Tenderstem broccoli, butter bean and herb dip
YOU WILL NEED
500g Tenderstem broccoli 1 lemon, juice and zest 1 garlic clove 100g blanched toasted hazelnuts, plus extra to garnish Large handful of basil leaves Good pinch of tarragon leaves 2 x 400g tin butter beans, drained and rinsed 160ml extra virgin olive oil, plus extra to drizzle Salt and pepper 4 tsp olive oil Bread and vegetables for dipping
DIRECTIONS
Chop 200g of the Tenderstem broccoli, add it to a food processor and blend until finely chopped. Add the lemon zest and juice, garlic, hazelnuts, herbs, butter beans and 160ml extra virgin olive oil.

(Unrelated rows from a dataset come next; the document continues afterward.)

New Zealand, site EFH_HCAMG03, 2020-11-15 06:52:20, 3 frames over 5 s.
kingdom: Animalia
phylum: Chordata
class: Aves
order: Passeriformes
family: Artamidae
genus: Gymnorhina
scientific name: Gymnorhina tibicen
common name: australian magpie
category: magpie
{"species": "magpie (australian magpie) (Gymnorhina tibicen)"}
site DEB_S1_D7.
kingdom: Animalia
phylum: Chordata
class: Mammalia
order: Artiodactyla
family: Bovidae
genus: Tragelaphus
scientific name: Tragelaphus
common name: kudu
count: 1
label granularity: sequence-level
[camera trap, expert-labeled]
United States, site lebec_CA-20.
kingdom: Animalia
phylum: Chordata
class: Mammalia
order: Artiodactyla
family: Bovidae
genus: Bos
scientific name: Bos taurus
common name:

Season and blend until very smooth. Add more salt, pepper, lemon juice or herbs to taste. Spoon into a bowl for dipping.
Heat a barbecue or griddle pan to medium high. Toss the rest of the Tenderstem broccoli in 4 tsp olive oil then griddle for 2-4 minutes, turning halfway.
Add a drizzle of olive oil to the dip and top with the reserved nuts and herbs for garnish. Serve with the griddled Tenderstem broccoli, some bread and other crudités.